Presque personne ne le sait, mais les maladies cardiovasculaires sont la première cause de décès des femmes. La prévention réduit grandement les risques. D’où l’importance de s’informer. 




Lorsqu’on demande aux femmes quelle est, selon elles, la première cause de mortalité les concernant, elles sont 42 % à répondre immédiatement : le cancer du sein. Et seulement 33 % à citer les maladies cardio-vasculaires (selon une enquête Opinion Way*, dont nous avons publié les premiers chiffres à l’occasion du Go Red for Women Day, jour de mobilisation internationale pour sauver le cœur des femmes, le 7 avril). Pourtant, la réalité est tout autre : les maladies cardio- vasculaires tuent huit fois plus les femmes que le cancer du sein. Et plus, même, que tous les cancers réunis.

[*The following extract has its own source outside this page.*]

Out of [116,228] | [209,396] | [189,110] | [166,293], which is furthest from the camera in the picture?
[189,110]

Une femme sur deux en Europe et une Française sur trois (davantage que les hommes), décède d’un accident vasculaire cérébral (AVC), d’un infarctus du myocarde (IDM) ou d’une maladie vasculaire. Soit, en France, une victime toutes les six minutes.


 

« Qu'elles ne sachent pas qu'ils constituent la première cause de mortalité montre à quel point les femmes sous-estiment les risques cardio-vasculaires », alerte Isabelle Weill, présidente de l'association Ajila qui a commandé l'enquête avec Visiomed Group, pionnier de la santé connectée. « Comment peuvent-elles préserver leur cœur, si elles ignorent les risques qu'elles encourent ? La prévention du cancer du sein porte ses fruits, c'est la preuve que, quand on se mobilise, on peut sauver des vies. Essayons de faire pareil pour les maladies cardio-vasculaires. » Le 7 avril, Ajila, qui a lancé en 2015 le mouvement Sauvez le cœur des femmes, relaie en France l'invitation à s'habiller de rouge contre ce « tueur silencieux ». Et à poster sa photo sur les réseaux sociaux (sous #Cœurdefemmes ou #RedDayFrance).


Cette sous-évaluation du risque est d'autant plus préoccupante que « si la mortalité par infarctus du myocarde a baissé de 2 % par an depuis vingt ans, parce qu'on soigne mieux le cholestérol, le diabète, l'hypertension artérielle, ces maladies touchent toujours autant de femmes », souligne Jean-Jacques Monsuez, cardiologue à l'hôpital René-Muret-Bigottini à Sevran. Pire, elles sont de plus en plus jeunes. Le nombre d'hospitalisation de femmes de moins de 50 ans pour un infarctus a été multiplié par trois ces quinze dernières années, alors que celui des hommes régresse. « Ce n'est pas étonnant : depuis vingt ans, les messages de prévention s'adressent aux hommes », note le cardiologue.



42 % des femmes citent le cancer du sein comme la première cause de mortalité, 33 % les maladies cardio-vasculaires.* Alors que ces dernières sont la première cause de décès.



On a longtemps cru, en effet, que les femmes étaient protégées de ces maladies par leurs hormones. Le patient type était un homme de plus de 45 ans. Mais, petit à petit, elles ont adopté les mêmes comportements : tabagisme, stress, sédentarité, alcool, alimentation riche en cholestérol... La cigarette, en particulier, est le facteur majeur de l'infarctus du myocarde chez la femme jeune : 8 infarctus sur 10 sont dus au tabac. « En 2000, 37 % des victimes étaient des fumeuses, en 2015, près de 67 % », souligne Jean-Jacques Monsuez. Or, elles sous-estiment ce risque, en particulier quand elles prennent la pilule.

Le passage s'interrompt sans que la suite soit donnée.